• _The data_:
::::::

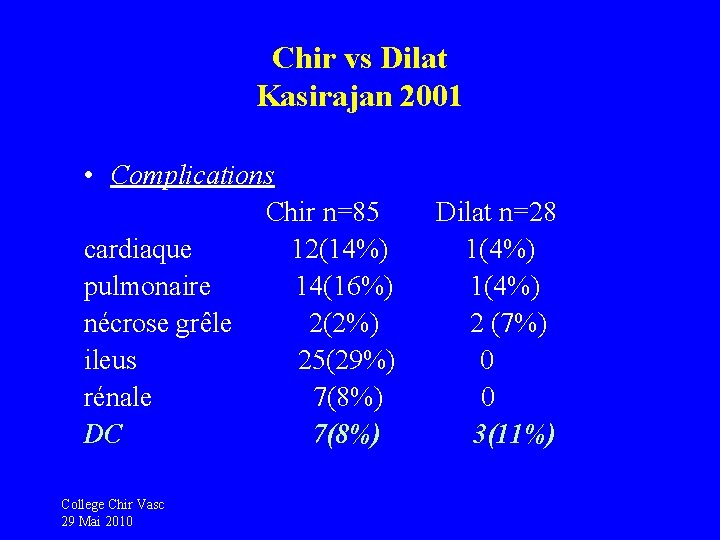 Chir vs Dilat
Kasirajan 2001

• Complications

| | Chir n=85 | Dilat n=28 |
|---|---|---|
| cardiaque | 12(14%) | 1(4%) |
| pulmonaire | 14(16%) | 1(4%) |
| nécrose grêle | 2(2%) | 2 (7%) |
| ileus | 25(29%) | 0 |
| rénale | 7(8%) | 0 |
| DC | 7(8%) | 3(11%) |

College Chir Vasc
29 Mai 2010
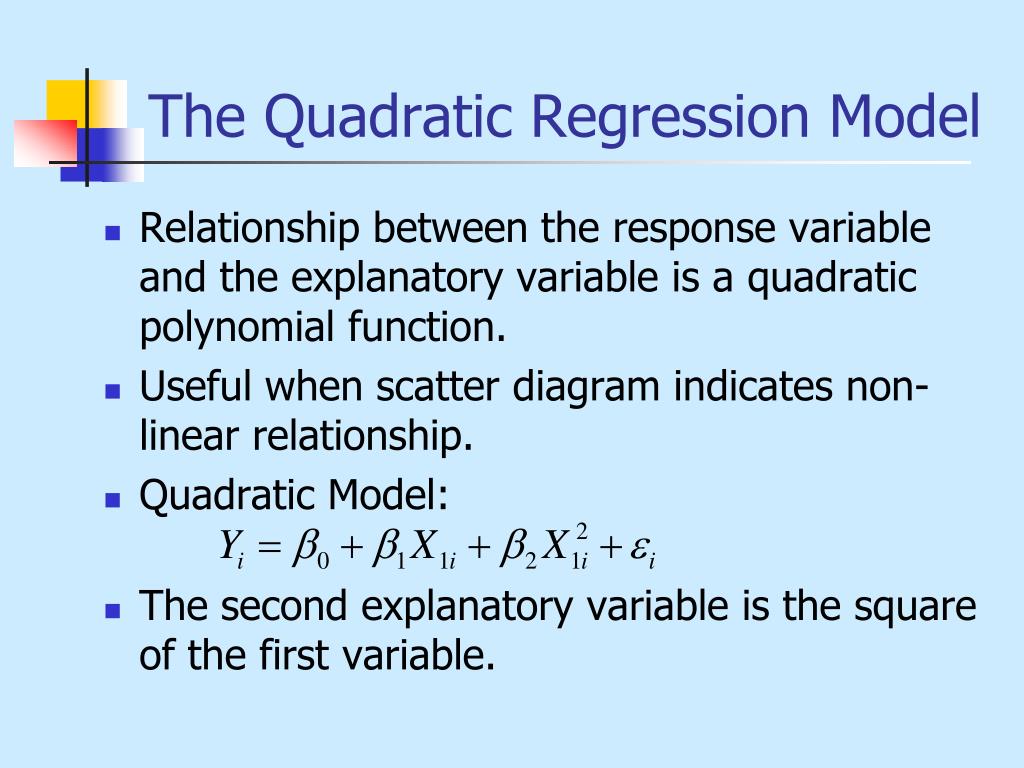 The Quadratic Regression Model

- Relationship between the response variable and the explanatory variable is a quadratic polynomial function.
- Useful when scatter diagram indicates non-linear relationship.
- Quadratic Model:

$Y_i = \beta_0 + \beta_1 X_{1i} + \beta_2 X_{1i}^2 + \varepsilon_i$

- The second explanatory variable is the square of the first variable.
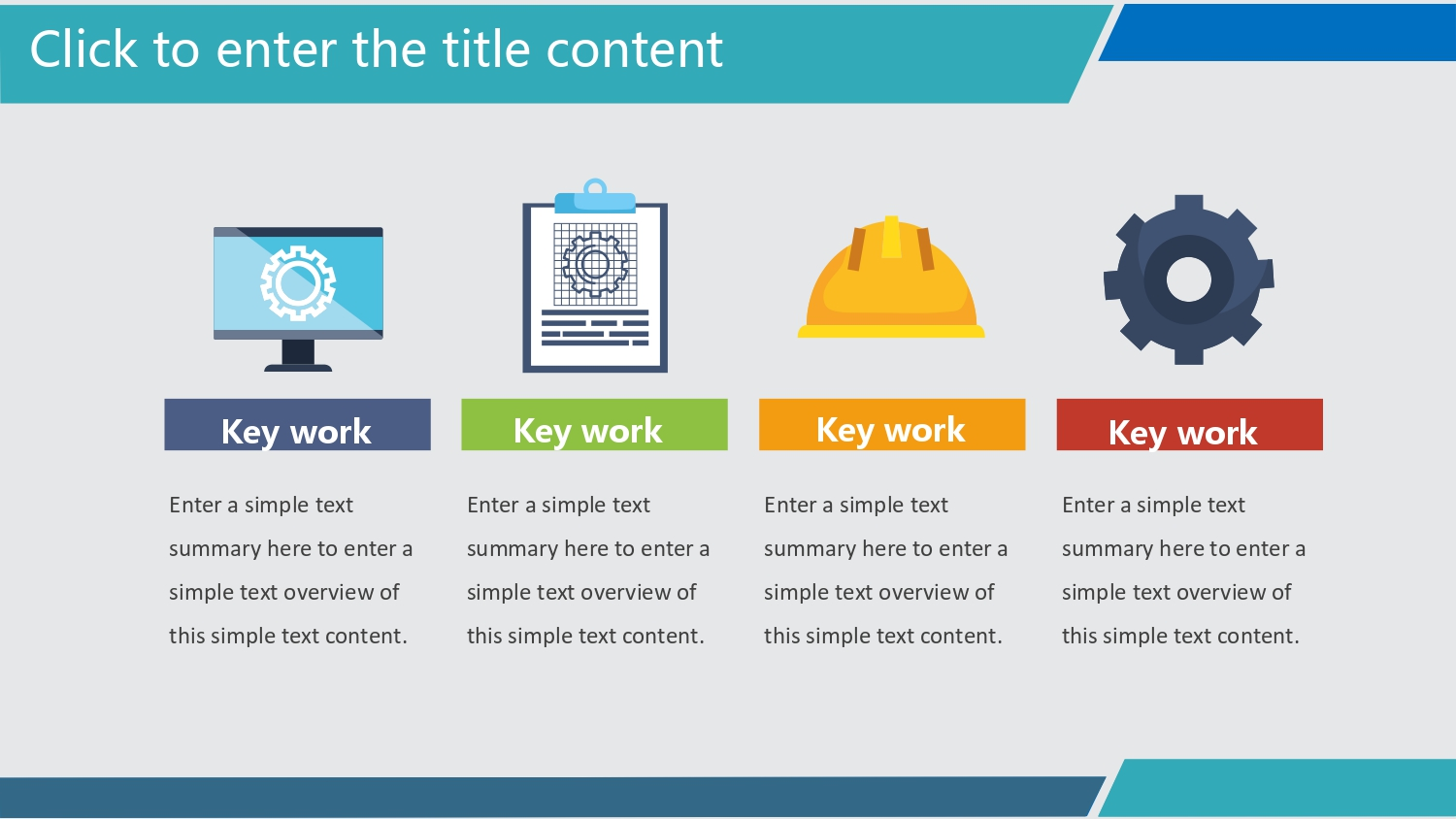 Click to enter the title content

Key work

Enter a simple text summary here to enter a simple text overview of this simple text content.

Key work

Enter a simple text summary here to enter a simple text overview of this simple text content.

Key work

Enter a simple text summary here to enter a simple text overview of this simple text content.

Key work

Enter a simple text summary here to enter a simple text overview of this simple text content.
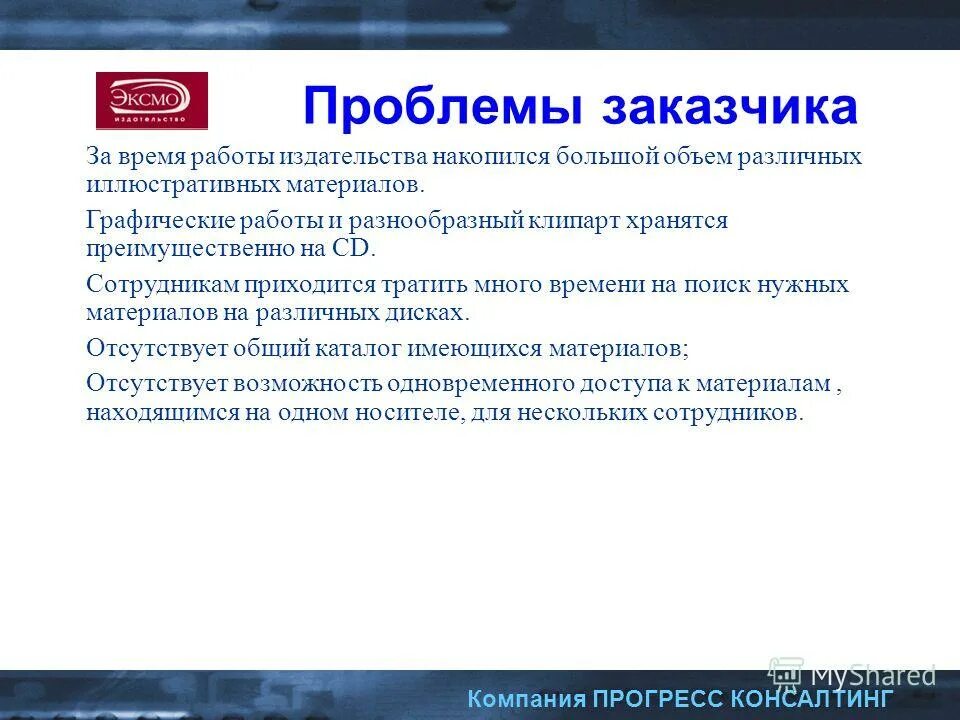 ЭКСМО
ИЗДАТЕЛЬСТВО

Проблемы заказчика

За время работы издательства накопился большой объем различных иллюстративных материалов.

Графические работы и разнообразный клипарт хранятся преимущественно на CD.

Сотрудникам приходится тратить много времени на поиск нужных материалов на различных дисках.

Отсутствует общий каталог имеющихся материалов;

Отсутствует возможность одновременного доступа к материалам , находящимся на одном носителе, для нескольких сотрудников.

MyShared

Компания ПРОГРЕСС КОНСАЛТИНГ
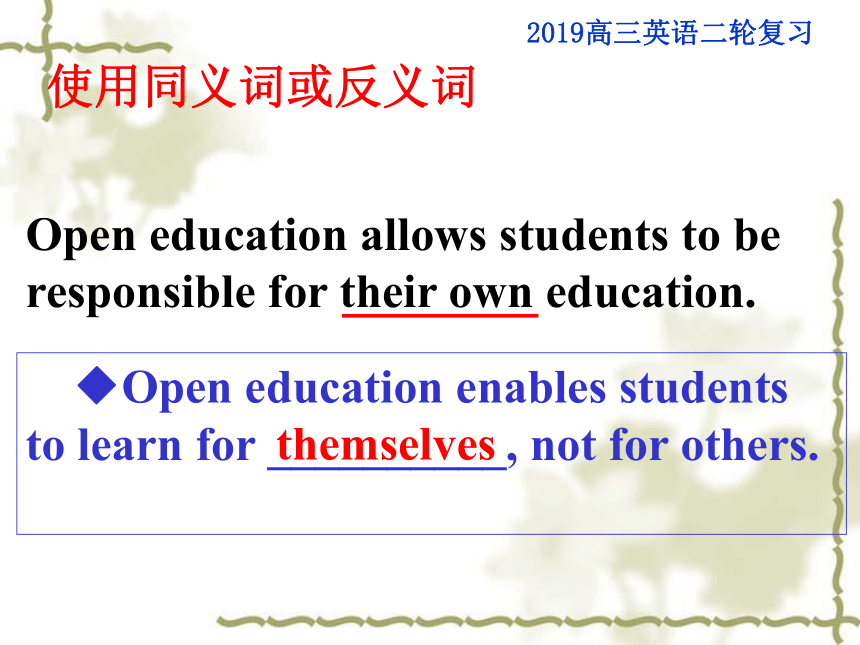 2019高三英语二轮复习

使用同义词或反义词

Open education allows students to be responsible for their own education.

◆Open education enables students to learn for themselves, not for others.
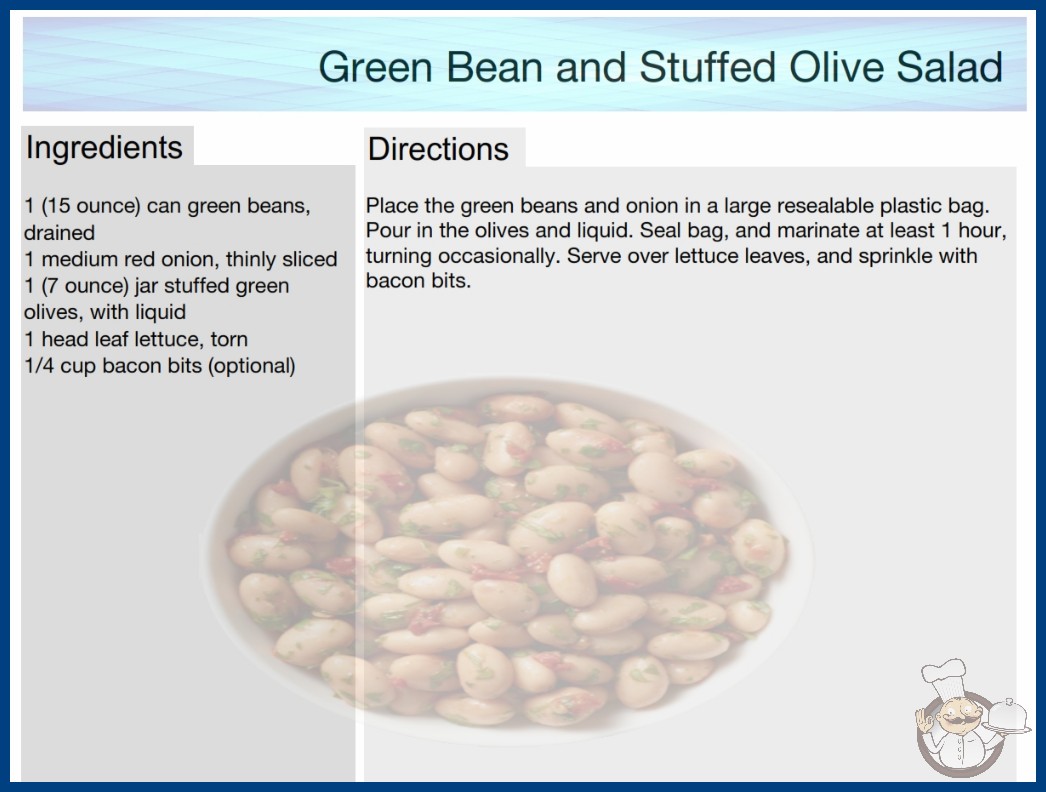 Green Bean and Stuffed Olive Salad

Ingredients

1 (15 ounce) can green beans, drained
1 medium red onion, thinly sliced
1 (7 ounce) jar stuffed green olives, with liquid
1 head leaf lettuce, torn
1/4 cup bacon bits (optional)

Directions

Place the green beans and onion in a large resealable plastic bag. Pour in the olives and liquid. Seal bag, and marinate at least 1 hour, turning occasionally. Serve over lettuce leaves, and sprinkle with bacon bits.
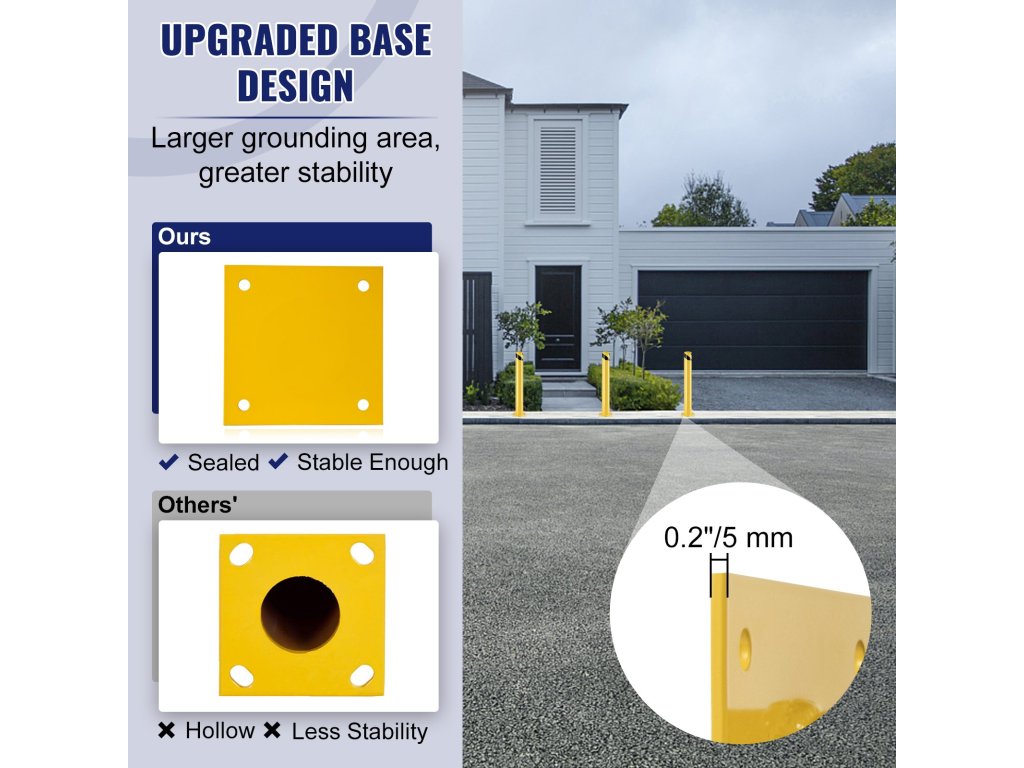 UPGRADED BASE DESIGN

Larger grounding area, greater stability

Ours

✔ Sealed ✔ Stable Enough

Others'

✖ Hollow ✖ Less Stability

0.2"/5 mm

::::::

• _Task prompt_: Quote the material above exactly, from the line holding "Place the green" through its last line, including both. Omit the pictures.

• _Solution for this problem_:
Place the green beans and onion in a large resealable plastic bag. Pour in the olives and liquid. Seal bag, and marinate at least 1 hour, turning occasionally. Serve over lettuce leaves, and sprinkle with bacon bits.
 UPGRADED BASE DESIGN

Larger grounding area, greater stability

Ours

✔ Sealed ✔ Stable Enough

Others'

✖ Hollow ✖ Less Stability

0.2"/5 mm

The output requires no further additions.